On the basis of our data, gluconate can be ruled out as major carbon substrate for all three enterobacterial strains under the applied conditions, since 13C-labelled gluconate formed by the host cells from [U-13C6]glucose could still be taken up by the ΔptsG, manXYZ mutants since the gluconate transporter (GntT) remains fully functional in these mutants. If 13C-gluconate acts as a major carbon source, the 13C-isotopologue patterns of the de novo synthesised amino acids should therefore be similar in these mutants as in the wild-type strains which definitely is not the case. This conclusion differs form an earlier suggestion that gluconate may be a preferred carbon source for intracellular S. Typhimurium. This suggestion is based on the up-regulation of gntT observed by transcript profiling of intracellularly grown S. Typhimurium [44]. The gntT gene similar as the uhpT gene is under glucose catabolite repression control [45] and the up-regulation of these genes by intracellular S. Typhimurium probably reflects the lower glucose concentration in the host cells compared to the in vitro culture media used for growing S. Typhimurium from which the reference RNA was isolated. This may also explain the observed down-regulation of the glycolysis and TCA genes in intracellularly grown S. Typhimurium observed in the same transcriptome analysis [44].

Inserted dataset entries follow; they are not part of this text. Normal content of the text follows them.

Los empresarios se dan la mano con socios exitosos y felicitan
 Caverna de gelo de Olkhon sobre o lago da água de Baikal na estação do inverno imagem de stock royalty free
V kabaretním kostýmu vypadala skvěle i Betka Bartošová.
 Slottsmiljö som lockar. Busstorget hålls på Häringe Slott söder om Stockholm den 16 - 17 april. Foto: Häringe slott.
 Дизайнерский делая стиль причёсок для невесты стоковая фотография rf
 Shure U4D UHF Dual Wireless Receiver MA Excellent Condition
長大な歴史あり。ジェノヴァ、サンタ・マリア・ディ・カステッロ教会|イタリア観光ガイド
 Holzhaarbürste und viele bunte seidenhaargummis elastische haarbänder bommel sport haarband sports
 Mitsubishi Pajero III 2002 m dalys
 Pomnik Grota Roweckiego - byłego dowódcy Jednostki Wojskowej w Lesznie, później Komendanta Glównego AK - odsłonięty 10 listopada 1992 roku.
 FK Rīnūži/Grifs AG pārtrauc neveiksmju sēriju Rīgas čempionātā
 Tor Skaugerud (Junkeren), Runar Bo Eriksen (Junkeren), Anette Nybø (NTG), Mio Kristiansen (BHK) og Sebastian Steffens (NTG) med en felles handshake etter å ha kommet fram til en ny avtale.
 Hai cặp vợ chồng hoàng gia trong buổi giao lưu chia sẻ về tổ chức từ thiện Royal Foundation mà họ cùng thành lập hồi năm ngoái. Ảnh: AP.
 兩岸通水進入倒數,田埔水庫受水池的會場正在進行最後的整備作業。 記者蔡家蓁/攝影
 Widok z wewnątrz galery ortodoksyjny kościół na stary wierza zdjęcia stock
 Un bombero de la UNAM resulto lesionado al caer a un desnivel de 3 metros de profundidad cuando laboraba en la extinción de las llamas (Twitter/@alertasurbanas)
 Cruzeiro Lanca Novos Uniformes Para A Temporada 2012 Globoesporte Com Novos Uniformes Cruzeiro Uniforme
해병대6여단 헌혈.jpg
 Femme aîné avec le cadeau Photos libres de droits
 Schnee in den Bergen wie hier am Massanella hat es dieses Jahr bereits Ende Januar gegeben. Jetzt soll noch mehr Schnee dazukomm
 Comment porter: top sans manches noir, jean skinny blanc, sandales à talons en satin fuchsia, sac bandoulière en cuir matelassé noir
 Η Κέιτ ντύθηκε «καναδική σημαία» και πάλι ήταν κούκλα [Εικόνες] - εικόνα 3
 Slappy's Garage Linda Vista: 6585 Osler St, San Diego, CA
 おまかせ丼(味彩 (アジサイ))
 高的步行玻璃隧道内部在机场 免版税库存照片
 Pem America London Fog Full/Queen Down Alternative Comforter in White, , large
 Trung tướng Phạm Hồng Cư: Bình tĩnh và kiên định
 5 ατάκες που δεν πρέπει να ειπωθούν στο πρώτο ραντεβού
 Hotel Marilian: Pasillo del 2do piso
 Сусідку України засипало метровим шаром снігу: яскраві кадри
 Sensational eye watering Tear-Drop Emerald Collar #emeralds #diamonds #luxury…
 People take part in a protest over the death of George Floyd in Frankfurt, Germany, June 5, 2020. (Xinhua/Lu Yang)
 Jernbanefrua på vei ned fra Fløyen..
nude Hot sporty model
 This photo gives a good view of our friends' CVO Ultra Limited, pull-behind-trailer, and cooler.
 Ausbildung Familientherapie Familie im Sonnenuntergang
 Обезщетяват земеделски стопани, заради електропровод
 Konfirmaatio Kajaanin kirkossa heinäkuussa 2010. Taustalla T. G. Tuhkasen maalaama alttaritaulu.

The utilisation of glucose by S. Typhimurium (Fig. 5A and Fig. S1) residing in the membrane-surrounded SCV is rather unexpected if one assumes that glucose has to be transported from the host cells' cytosol across the SCV membrane to reach the bacteria. Possibly, the endosomal SGLT1 as major glucose transporter of Caco-2 cells [33] may fuse with the SCV membrane thus providing sufficient amounts of [U-13C6]glucose to the SCV in the Caco-2 cells. The glucose concentration in the SCV - at least of some host cells - seems to be even high enough to activate non-PTS glucose transporters of S. Typhimurium [15].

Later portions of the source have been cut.